Eine Studie der Ökonominnen Anne Busch-Heizmann und Elke Holst zeigt: Wer Risiken scheut, hat mehr Probleme mit der Work-Life-Balance. Das ermitteln sie aus dem sozio-ökonomischen Panel, einer jährlichen Umfrage unter mehr als 20.000 Deutschen. Die Umfrage zeigt: Frauen fühlen sich auch häufiger unterbezahlt als Männer und bei der Arbeit oft nicht angemessen gewürdigt. Aber: Entscheidend für die Work-Life-Balance ist, wie man mit Risiken umgeht. Risikoscheue Männer fühlen sich ebenso zwischen Arbeit und Familie zerrissen wie risikoscheue Frauen. Allerdings sind es die Frauen, die Risiken häufiger aus dem Weg gehen – und in der Folge größere Probleme mit der Work-Life-Balance haben.
Schon die Eltern fangen an
Dass Frauen nicht so gerne Risiken eingehen wie Männer, ist seit Jahren bekannt. Woran das liegt, ist noch offen.

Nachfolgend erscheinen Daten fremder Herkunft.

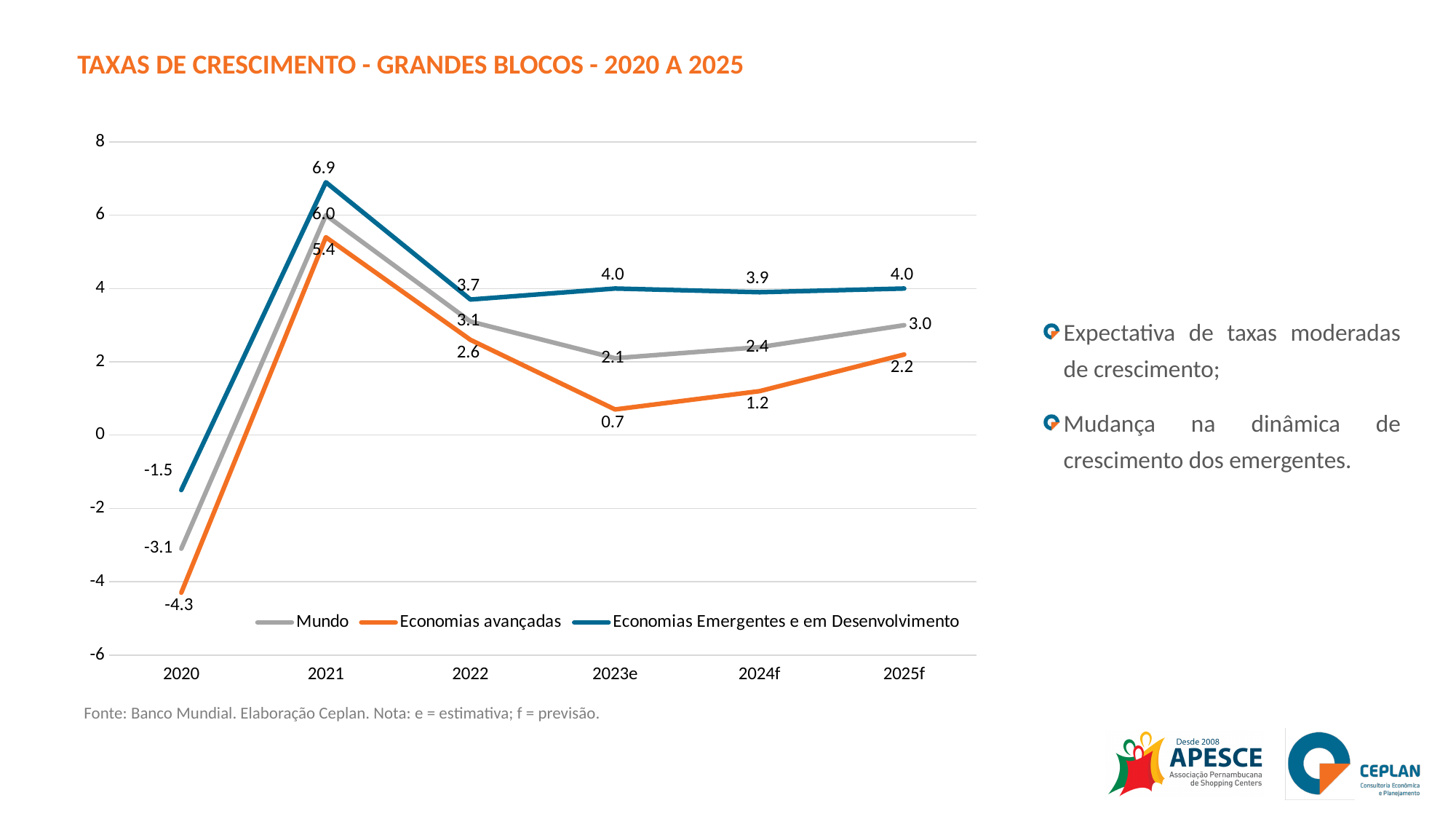
How many series does the legend list? 3 What kind of chart is shown on the slide? Line chart What is the value for Economias avançadas in 2023e? 0.7 In which year does the Mundo series reach its highest value? 2021 What is the value for Economias avançadas in 2020? -4.3 How many years are shown on the x axis? 6 In which year does the Economias avançadas series have its lowest value? 2020 What is the value for Economias Emergentes e em Desenvolvimento in 2021? 6.9 What is the difference between Economias Emergentes e em Desenvolvimento and Economias avançadas in 2023e? 3.3 Does the Economias avançadas series rise or fall from 2023e to 2025f? Rise What is the value for Mundo in 2025f? 3.0 Which is larger in 2024f: Mundo or Economias avançadas? Mundo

Es ist eine dritte neue Studie, die den Schluss erlaubt: Es fängt früh an. Ein Forscherteam der Universitäten Warwick und Harvard hat Eltern in Großbritannien und der Ukraine untersucht – und in beiden Ländern festgestellt: Schon während der Schwangerschaft scheuen die Eltern Risiken mehr, sobald sie wissen, dass das Baby ein Mädchen wird.